SET PROBLEM 1:
Answer these questions from the goat forum thread:
(a) What is December's registration name?
(b) Whose eyes does December have?
(c) How many days bred must the does be for the pregnancy test at UNH?
SET PROBLEM 2:
From the goat forum thread, extract everything from "Good luck with" down to "she is not.".

# December's waiting room



## goatygirl (Feb 16, 2013)

:girl:My goat December was bred last sunday so if every thing goes well I will have my first set of kids
December's registration name is GBF's Artimass Merlin

GBF's Artimass Merlin x GBF's Coal miner, bred nov. 24 2013


----------



## goatygirl (Feb 16, 2013)

Here is a good picture of her


----------



## ksalvagno (Oct 6, 2009)

Good luck with her. Hopefully she got pregnant.


----------



## goatygirl (Feb 16, 2013)

Thanks, yeah I'm looking in to pregnancy tests for her so I will know if we have to try again
Cause I'm kind of nervous that she is not.


----------



## J.O.Y. Farm (Jan 10, 2012)

So you did use Coal  

Dose she have her mama's blue eyes?? She sure is a cutie!! 

If you go the UNH in Durum.. They do the BioTracking preg. tests.. It's $7.50 I think.. You just bring in some blood and you don't have to ship it  I will be doing one of my does this year too... Just want to be sure!  and they have to be 30 days bred


----------



## goatygirl (Feb 16, 2013)

I'll look into it. Yes December has her mama's eyes


----------



## J.O.Y. Farm (Jan 10, 2012)

DATASET EXCERPTS:
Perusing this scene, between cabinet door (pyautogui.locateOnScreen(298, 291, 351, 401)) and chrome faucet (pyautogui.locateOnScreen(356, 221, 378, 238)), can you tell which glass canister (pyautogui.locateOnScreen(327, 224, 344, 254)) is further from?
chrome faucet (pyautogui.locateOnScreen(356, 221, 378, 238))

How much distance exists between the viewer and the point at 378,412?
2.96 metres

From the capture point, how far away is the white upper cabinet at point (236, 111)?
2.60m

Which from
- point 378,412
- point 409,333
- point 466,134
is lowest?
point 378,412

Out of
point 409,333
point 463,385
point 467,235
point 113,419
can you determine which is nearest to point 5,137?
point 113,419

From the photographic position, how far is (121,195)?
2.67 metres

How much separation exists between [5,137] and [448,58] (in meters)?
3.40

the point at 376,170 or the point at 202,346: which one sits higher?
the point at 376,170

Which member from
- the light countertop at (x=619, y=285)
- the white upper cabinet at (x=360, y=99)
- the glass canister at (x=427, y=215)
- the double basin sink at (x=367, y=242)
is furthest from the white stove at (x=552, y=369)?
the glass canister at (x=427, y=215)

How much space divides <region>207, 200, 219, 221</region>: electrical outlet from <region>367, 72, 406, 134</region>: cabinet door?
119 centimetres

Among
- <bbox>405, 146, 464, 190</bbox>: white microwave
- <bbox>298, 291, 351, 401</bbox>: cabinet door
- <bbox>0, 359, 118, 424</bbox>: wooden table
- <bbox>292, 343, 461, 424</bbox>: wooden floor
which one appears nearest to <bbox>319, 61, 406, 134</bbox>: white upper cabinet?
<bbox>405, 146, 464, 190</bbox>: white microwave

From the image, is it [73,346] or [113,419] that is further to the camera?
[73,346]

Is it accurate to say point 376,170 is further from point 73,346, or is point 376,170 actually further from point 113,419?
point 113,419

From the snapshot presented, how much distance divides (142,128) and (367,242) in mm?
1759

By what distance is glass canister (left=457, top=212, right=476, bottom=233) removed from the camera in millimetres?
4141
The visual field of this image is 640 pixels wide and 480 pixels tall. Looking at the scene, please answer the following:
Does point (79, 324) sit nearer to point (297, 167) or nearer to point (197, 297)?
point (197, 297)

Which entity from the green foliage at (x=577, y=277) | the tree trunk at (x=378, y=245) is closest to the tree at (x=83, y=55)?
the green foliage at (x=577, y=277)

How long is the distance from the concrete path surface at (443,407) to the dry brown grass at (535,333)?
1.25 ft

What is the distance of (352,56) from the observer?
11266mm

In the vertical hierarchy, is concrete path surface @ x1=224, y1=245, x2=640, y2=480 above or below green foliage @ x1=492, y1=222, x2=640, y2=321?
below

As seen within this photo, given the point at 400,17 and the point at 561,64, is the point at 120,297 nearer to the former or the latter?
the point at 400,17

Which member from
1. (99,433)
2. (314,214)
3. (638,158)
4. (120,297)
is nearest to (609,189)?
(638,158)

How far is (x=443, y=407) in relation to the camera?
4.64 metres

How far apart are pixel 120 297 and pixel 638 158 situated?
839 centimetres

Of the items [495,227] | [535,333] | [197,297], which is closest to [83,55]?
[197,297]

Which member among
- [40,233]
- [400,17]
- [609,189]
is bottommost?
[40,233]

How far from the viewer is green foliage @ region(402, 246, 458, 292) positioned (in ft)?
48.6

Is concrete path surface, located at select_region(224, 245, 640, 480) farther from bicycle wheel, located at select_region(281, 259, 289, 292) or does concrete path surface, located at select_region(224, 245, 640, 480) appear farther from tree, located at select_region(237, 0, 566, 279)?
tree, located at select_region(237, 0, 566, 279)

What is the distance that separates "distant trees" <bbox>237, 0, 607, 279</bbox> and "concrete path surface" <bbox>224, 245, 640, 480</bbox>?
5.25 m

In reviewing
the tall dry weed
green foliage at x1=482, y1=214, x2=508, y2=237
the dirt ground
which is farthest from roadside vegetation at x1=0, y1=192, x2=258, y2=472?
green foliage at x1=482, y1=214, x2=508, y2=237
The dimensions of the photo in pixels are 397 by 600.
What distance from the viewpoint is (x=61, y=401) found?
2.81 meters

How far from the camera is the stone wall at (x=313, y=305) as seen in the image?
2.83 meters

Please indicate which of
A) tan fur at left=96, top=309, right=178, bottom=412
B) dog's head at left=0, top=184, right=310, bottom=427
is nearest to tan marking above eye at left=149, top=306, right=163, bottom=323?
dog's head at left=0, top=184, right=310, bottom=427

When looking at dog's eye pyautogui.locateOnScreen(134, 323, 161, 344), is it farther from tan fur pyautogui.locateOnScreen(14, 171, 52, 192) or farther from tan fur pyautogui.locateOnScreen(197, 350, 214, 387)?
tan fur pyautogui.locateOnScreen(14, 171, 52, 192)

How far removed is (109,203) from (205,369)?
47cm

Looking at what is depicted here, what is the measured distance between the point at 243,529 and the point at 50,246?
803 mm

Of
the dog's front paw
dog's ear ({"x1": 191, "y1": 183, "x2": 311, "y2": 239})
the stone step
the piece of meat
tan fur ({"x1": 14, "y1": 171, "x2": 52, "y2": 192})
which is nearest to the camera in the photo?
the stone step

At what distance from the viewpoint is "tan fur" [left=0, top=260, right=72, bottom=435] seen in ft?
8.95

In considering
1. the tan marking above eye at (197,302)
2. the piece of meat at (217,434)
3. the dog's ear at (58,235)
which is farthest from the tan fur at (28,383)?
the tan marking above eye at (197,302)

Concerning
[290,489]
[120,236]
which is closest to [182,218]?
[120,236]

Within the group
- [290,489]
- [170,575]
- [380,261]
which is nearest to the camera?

WORKED ANSWER 1:
(a) GBF's Artimass Merlin
(b) Her mama's
(c) 30 days

WORKED ANSWER 2:
Good luck with her. Hopefully she got pregnant.


----------



## goatygirl (Feb 16, 2013)

Thanks, yeah I'm looking in to pregnancy tests for her so I will know if we have to try again
Cause I'm kind of nervous that she is not.